---------- DOCUMENT SECTION ----------

# %%
# ======================================================================================
# Copyright (©) 2014-2026 Laboratoire Catalyse et Spectrochimie (LCS), Caen, France.
# CeCILL-B FREE SOFTWARE LICENSE AGREEMENT
# See full LICENSE agreement in the root directory.
# ======================================================================================
# ruff: noqa
"""
Validate 2D Bruker reconstruction against TopSpin pdata
=======================================================

This example compares a 2D Bruker raw ``ser`` dataset processed in
SpectroChemPy with the corresponding TopSpin processed reference stored in
``pdata/1``.

It is primarily intended as a validation/inspection tool for hypercomplex
2D NMR encodings.  When a richer local validation dataset is available, it is
used automatically.  Otherwise the example falls back to the public bundled
TopSpin 2D dataset.

---------- RECORDS SHOWN ----------

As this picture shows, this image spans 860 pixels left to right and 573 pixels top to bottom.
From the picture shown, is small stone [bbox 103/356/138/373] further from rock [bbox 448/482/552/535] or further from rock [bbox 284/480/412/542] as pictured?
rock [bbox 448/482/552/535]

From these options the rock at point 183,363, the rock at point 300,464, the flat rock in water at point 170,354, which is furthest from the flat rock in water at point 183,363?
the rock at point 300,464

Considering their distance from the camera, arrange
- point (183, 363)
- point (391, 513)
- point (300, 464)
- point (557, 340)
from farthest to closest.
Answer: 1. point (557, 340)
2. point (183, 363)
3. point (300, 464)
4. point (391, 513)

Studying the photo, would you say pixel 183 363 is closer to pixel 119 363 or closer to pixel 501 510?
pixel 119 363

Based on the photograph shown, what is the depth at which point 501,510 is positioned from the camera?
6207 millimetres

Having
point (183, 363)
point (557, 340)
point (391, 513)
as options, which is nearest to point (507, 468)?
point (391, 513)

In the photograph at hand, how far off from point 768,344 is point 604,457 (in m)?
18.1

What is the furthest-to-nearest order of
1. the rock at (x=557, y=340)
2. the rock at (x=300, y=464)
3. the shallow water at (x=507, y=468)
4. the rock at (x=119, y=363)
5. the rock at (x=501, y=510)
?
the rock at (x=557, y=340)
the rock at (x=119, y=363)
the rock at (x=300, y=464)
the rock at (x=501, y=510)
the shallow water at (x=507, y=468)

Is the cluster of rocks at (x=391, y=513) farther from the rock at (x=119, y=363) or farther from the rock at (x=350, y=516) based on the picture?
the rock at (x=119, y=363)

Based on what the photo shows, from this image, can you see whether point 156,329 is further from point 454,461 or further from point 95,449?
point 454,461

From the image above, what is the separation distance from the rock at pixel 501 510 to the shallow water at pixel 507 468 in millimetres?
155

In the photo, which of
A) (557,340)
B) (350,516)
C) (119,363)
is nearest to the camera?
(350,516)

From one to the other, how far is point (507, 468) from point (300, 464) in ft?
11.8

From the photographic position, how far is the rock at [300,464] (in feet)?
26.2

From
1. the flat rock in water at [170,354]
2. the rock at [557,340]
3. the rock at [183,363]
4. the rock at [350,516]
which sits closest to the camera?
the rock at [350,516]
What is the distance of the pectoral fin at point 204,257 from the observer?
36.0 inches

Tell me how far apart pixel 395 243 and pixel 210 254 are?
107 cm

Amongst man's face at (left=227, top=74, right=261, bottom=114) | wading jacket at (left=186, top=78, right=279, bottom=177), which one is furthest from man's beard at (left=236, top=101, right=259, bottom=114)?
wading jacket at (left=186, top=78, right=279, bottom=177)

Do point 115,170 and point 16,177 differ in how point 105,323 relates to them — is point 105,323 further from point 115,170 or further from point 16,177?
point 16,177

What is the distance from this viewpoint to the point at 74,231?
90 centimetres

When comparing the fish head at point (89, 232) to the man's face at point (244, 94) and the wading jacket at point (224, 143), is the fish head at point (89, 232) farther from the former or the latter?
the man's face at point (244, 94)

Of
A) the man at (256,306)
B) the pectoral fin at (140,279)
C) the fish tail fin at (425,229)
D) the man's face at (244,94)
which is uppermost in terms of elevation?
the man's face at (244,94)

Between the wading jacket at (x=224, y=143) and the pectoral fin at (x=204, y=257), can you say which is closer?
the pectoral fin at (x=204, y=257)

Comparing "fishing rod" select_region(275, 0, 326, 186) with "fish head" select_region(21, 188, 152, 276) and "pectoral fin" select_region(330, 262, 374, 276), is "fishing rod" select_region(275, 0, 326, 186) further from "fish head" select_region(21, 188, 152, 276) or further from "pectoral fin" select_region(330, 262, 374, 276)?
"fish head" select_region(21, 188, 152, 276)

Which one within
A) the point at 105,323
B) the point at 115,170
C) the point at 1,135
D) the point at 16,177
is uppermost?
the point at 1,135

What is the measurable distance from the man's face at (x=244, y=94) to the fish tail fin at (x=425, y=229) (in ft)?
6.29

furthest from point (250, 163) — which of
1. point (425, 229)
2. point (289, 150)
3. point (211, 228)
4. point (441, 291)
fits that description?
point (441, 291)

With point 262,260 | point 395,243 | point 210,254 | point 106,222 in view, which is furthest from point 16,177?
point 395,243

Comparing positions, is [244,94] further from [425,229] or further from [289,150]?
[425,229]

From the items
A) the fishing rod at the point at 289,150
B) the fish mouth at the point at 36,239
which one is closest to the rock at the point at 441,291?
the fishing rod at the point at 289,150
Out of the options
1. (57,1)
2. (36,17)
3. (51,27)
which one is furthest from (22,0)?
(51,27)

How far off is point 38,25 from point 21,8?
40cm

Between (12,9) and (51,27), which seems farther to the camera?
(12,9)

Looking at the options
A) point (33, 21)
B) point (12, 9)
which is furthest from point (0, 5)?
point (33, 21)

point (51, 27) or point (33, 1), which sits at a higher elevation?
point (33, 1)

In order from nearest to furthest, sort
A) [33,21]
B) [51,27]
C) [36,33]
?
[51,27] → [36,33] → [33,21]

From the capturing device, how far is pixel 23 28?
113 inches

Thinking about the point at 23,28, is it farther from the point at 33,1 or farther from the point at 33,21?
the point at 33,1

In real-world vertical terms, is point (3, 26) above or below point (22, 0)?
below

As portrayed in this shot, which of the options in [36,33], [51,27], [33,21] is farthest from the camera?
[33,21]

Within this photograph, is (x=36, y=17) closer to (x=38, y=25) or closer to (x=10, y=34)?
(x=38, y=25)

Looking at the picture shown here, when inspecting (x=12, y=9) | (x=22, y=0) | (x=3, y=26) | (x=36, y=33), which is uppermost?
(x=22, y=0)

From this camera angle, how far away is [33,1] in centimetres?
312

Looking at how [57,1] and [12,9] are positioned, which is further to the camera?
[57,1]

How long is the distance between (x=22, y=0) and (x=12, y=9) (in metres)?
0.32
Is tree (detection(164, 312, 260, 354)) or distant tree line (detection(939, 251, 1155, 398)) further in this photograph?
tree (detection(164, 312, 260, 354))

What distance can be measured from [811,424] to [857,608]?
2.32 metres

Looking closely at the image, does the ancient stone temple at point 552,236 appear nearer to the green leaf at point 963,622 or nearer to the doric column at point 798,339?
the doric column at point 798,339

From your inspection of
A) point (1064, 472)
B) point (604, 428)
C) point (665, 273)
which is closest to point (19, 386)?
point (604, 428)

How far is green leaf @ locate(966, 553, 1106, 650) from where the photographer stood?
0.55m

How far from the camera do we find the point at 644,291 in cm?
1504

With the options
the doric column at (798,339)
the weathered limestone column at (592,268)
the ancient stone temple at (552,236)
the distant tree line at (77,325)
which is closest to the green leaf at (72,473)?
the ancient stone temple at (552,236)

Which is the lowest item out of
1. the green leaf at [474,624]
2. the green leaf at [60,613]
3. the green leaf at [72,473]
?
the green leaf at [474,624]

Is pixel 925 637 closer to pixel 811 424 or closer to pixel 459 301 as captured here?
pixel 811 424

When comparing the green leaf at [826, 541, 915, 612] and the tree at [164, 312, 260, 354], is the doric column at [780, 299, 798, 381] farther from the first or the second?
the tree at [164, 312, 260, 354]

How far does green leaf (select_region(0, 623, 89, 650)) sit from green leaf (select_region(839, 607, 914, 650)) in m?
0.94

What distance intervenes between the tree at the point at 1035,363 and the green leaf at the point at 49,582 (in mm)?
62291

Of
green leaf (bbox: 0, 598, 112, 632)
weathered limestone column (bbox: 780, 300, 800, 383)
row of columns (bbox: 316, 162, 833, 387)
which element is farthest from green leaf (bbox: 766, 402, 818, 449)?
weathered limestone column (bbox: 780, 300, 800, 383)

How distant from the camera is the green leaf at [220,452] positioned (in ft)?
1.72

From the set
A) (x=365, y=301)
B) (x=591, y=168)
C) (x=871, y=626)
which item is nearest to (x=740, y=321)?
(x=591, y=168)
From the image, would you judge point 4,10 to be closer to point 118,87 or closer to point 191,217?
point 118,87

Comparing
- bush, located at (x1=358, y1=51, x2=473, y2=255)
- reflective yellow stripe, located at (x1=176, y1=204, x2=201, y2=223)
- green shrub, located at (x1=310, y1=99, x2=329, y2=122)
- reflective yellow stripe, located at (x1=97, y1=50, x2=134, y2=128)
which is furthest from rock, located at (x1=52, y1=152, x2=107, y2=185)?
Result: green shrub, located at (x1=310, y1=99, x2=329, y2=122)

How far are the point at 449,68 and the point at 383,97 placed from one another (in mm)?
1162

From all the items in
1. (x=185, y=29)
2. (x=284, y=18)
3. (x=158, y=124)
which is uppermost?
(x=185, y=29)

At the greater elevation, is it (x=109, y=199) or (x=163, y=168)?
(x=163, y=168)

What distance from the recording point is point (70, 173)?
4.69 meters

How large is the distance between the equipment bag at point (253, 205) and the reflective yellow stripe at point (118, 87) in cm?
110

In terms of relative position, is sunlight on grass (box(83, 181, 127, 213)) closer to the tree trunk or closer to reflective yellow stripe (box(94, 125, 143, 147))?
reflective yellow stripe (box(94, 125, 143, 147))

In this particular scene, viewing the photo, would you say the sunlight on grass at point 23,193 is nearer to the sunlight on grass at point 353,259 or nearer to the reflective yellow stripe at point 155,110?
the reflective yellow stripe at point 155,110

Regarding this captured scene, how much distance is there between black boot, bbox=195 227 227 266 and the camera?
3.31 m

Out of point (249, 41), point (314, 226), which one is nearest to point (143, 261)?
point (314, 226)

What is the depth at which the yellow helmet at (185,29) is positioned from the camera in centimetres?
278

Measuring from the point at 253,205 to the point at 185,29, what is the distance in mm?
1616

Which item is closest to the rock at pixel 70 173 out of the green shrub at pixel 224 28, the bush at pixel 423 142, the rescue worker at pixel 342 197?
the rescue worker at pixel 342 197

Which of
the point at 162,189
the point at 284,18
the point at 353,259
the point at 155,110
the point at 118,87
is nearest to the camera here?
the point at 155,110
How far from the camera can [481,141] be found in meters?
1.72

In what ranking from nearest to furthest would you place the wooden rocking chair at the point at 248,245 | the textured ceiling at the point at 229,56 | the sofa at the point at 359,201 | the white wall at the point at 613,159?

----------

» COMPLETE THE FOLLOWING
a: According to the SpectroChemPy validation example, where is the TopSpin processed reference stored?
b: Write the next part of the SpectroChemPy validation example, picking up after its final sentence.

» REPLIES
a: It is stored in pdata/1.

b:
Requires the official ``spectrochempy-nmr`` plugin.
Install with: ``pip install spectrochempy[nmr]``.
"""

# %%
# Import API
# ----------
from pathlib import Path

import numpy as np

import spectrochempy as scp
from spectrochempy_nmr import Experiment


def _candidate_datasets():
    """Return validation candidates ordered from richest local data to public fallback."""
    home = Path.home()
    return [
        {
            "label": "Local Bruker validation dataset (eddy/151215/2)",
            "base": home / "Dropbox/F.STORAGE/bruker/data/eddy/nmr/151215",
            "expno": 2,
            "lb_f2": 2.0,
            "lb_f1": 2.0,
        },
        {
            "label": "Bundled TopSpin validation dataset",
            "base": scp.preferences.datadir
            / "nmrdata"
            / "bruker"
            / "tests"
            / "nmr"
            / "topspin_2d",
            "expno": 1,
            "lb_f2": 2.0,
            "lb_f1": 5.0,
        },
    ]


def _select_candidate():
    """Pick the first candidate that has both a raw SER and processed pdata."""
    for candidate in _candidate_datasets():
        expdir = candidate["base"] / str(candidate["expno"])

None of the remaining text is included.